A (in)segurança de abastecimento do sistema elétrico nacional em 2035-2040

O nuclear, a energia verde mal-amada, é crucial para a descarbonização e a sua introdução no mix energético nacional asseguraria capacidade de resposta aos picos de procura.

Em Agosto de 2022, a Califórnia enfrentou uma onda de calor que levou a um aumento na procura de electricidade, aumentando o risco de apagões generalizados. Por oito dias consecutivos, o operador de rede emitiu alertas pedindo a redução voluntária do uso de energia, incluindo não carregar veículos eléctricos das 16 às 21 horas. Ainda não aconteceu em Portugal, mas poderá acontecer num futuro próximo. O mix eléctrico da Califórnia, constituído por gás natural (47%), renováveis (44%) e nuclear (9%) e armazenamento em baterias, foi insuficiente para fazer face à procura extraordinária.

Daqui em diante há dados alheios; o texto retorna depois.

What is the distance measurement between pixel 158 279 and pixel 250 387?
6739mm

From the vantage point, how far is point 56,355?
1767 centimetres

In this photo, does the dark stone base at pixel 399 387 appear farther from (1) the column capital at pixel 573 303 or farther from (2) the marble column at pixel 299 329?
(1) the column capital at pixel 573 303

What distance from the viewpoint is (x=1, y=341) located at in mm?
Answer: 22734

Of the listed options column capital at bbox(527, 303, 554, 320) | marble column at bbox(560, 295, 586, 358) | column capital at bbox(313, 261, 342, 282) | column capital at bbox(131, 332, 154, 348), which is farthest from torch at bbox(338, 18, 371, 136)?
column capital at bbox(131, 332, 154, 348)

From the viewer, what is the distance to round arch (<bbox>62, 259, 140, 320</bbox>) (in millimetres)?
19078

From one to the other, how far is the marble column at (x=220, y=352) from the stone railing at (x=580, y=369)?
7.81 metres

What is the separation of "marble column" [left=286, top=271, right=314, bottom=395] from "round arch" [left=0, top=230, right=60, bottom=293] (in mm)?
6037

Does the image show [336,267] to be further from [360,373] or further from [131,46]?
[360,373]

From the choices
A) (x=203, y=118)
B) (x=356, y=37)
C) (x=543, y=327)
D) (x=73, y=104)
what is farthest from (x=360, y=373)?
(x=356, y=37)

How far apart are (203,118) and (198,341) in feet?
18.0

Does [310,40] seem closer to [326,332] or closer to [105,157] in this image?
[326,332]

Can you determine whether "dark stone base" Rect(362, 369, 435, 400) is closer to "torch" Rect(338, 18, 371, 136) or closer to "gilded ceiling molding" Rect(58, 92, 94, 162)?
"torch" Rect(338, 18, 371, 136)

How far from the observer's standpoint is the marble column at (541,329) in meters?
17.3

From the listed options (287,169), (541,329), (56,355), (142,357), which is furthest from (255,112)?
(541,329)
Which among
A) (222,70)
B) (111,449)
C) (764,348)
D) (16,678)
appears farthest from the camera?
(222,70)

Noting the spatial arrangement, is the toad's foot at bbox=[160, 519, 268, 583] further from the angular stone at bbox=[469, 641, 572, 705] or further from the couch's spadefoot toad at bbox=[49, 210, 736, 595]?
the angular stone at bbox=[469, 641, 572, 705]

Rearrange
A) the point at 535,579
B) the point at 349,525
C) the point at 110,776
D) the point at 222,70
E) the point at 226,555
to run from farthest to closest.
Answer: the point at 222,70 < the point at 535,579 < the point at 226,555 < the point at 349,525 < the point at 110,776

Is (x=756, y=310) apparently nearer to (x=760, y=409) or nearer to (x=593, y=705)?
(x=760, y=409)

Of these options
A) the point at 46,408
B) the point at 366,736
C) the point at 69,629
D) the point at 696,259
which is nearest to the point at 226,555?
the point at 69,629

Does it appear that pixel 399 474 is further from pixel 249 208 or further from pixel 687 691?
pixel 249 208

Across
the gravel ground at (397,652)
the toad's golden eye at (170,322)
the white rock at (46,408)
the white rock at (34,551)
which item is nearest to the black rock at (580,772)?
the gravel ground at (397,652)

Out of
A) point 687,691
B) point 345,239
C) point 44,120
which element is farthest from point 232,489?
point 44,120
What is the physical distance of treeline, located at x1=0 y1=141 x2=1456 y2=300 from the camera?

Poderemos centrar a segurança de abastecimento da rede eléctrica de Portugal numa forte componente de renováveis?

O Relatório de Monitorização da Segurança de Abastecimento do Sistema Eléctrico Nacional 2023-2040, da Direcção-Geral de Energia e Geologia, alerta para o risco de falhas no fornecimento de energia já em 2023. Este relatório prevê para 2035 um aumento da potência de solar fotovoltaica instalada de 1,3 GW actuais para 10 GW. A concretizar-se, resultará num excesso significativo de produção durante o dia, mas que, devido ao carácter intermitente, não evitará um défice de até 1 TWh/ano durante os períodos diurnos. Parte deste excesso será convertido em armazenamento por bombagem hídrica, com capacidade limitada em anos de menor pluviosidade, algum será exportado e o resto será desperdiçado. Mas o mais preocupante deste cenário é um défice nocturno acentuado (que poderá chegar a 3 TWh/ano), agravado pelo carregamento das viaturas eléctricas (1,6 milhões de veículos de passageiros) à noite.

A introdução de 2 GW de nuclear (reduzindo 5GW da potência de solar prevista) reduziria significativamente os períodos de défice mantendo a segurança do abastecimento. Permitiria ainda apoiar a produção contínua de hidrogénio verde (denominado rosa por ter origem nuclear) e dessalinização de água. A construção de centrais nucleares demora tempo e só poderíamos contar com estas depois de 2034. Mas é nesta escala de tempo que serão necessárias, quer pelo encerramento previsto de centrais de potência firme (gás) em Portugal e Espanha, quer pela introdução de novos perfis de consumo, existindo o risco acrescido que os períodos de défice em ambos os países sejam similares, não sendo prudente assumir que poderemos importar toda a electricidade de que necessitarmos (importámos 10% em 2021).

O nuclear, a energia verde mal-amada, é crucial para a descarbonização e a sua introdução no mix energético nacional asseguraria capacidade de resposta aos picos de procura, com capacidade de backup, sem ser necessário excessiva confiança no armazenamento hídrico. A combinação de geração de energias renováveis e carga de base nuclear tem custos de sistema consistentemente mais baixos do que cenários baseados exclusivamente em renováveis, como mostram estudos recentes para a Suíça e Países Baixos. Quando haverá um estudo similar para Portugal, comparando com os mesmos critérios as diferentes tecnologias e os vários mix eléctricos possíveis?